By William K. Alcorn
2011 was a banner year for the General Motors Lordstown Complex.
With 231,732 of the Chevrolet Cruze compact cars manufactured at GM Lordstown sold last year, it was second only to the Silverado pickup truck as Chevrolet’s best-selling vehicle.
The Cruze, which had 16,675 sales in December, a 53.5 percent increase over December 2010, outsold the Buick and Cadillac brands combined for the year.
GM’s U.S. sales rose 13 percent last year as the company recovered from its financial disaster in 2009, according to the Associated Press.
GM sold slightly more than 2.5 million new cars and trucks in the U.S. Its December sales rose nearly 5 percent from a year earlier.
The Cruze, Silverado and GMC Sierra pickup trucks led sales, the AP reported.
Locally, Dave Green, president of United Auto Workers Local 1714 at GM Lordstown, said, “It was a good year for the plant, our members and the community.”
“The Cruze is a quality product, and the company is focused on making sure the cars that roll off the assembly line are right at a level beyond that seen in the past,” he said.

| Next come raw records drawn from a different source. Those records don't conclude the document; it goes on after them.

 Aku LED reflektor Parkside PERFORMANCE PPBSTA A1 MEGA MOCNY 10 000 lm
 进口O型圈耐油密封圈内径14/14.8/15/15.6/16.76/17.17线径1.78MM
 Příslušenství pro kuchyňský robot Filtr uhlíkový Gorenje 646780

“The company is listening to and taking customers very seriously, and we hope to stay on the same track sales wise. Last year was a great year, and so will 2012 be if the economy continues to improve,” Green added.
It was another solid year, the best since 2008, Tom Mock, GM Lordstown communications manager, said.

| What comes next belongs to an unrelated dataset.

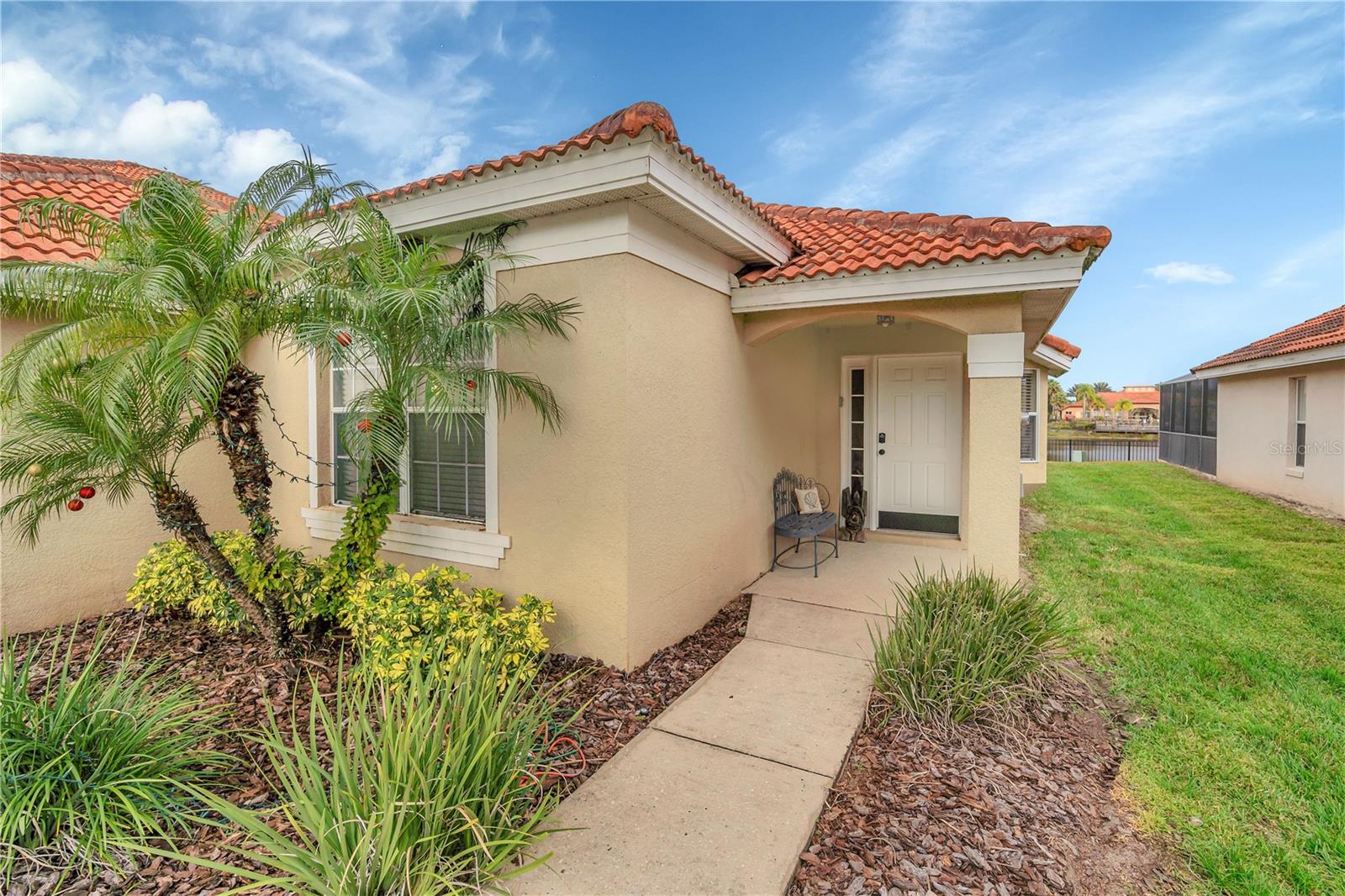 243 RUBINO DR, DAVENPORT, FL — photo 3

“We were able to work through some supplier-related disruptions and have a good year. And auto-industry analysts and experts are predicting that 2012 should be another good year for the industry,” Mock said.

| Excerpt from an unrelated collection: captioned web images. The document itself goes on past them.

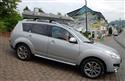 NURBURGRING_CITROEN_2010_12.jpg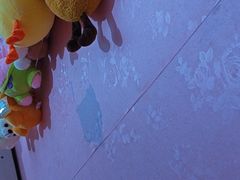 -老广记石磨肠粉(源海楼店)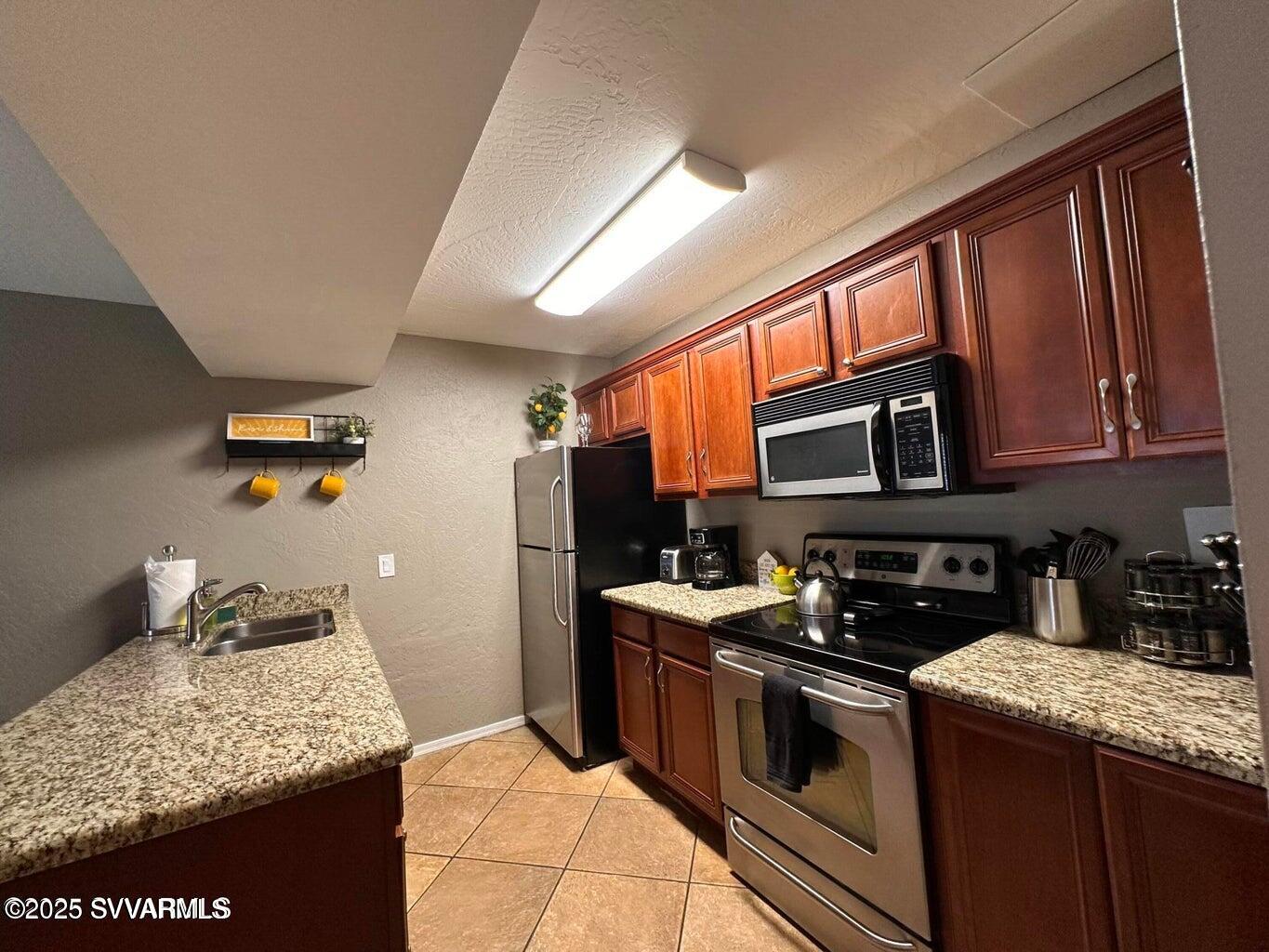 115 E Cortez Drive 110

“We’re looking for more of the same. Some exciting products are being built, and some are about to be built at Lordstown GM,” said Jim Graham, president of UAW Local 1112 there, referring to the Cruze and Cruze diesel.
“We’ve been moving in the right direction and should have the Cruze diesel out for the 2013 model year,” he said.
Graham attributed strong Cruze sales to it being a well-engineered car that gets good gasoline mileage.
“There is a totally new GM mindset in the manufacturing area. If we find a problem, we shut the line down and fix it before we continue,” he said.
Other carmakers also reported strong sales for 2011.
Chrysler sales jumped 26 percent, Ford sales rose 11 percent, and Nissan’s climbed nearly 15 percent.
Industry analysts say people are starting to buy cars and trucks because they feel more confident about the economy. They expect total U.S. sales in 2011 to be about 12.7 million, up nearly 10 percent from 2010 nad up 22 percent from 2009. Sales are expected to rise again in 2012.
Also, Americans bought more cars and trucks last year because of easier credit and pent-up demand driven by a desire to replace aging vehicles that got them through the Great Recession.
Buyers also were drawn to an array of high-quality small cars with roomy interiors and new features.
That made it easier to downsize from bigger cars amid high gas prices. Pickups also sold well as businesses began to replace the trucks they need to haul equipment.
“Over the course of the fourth quarter of 2011, clear signs emerged that U.S. consumers are more confident and that other underpinnings of our economy are either stable or slowly improving,” said Don Johnson, GM’s U.S. sales chief.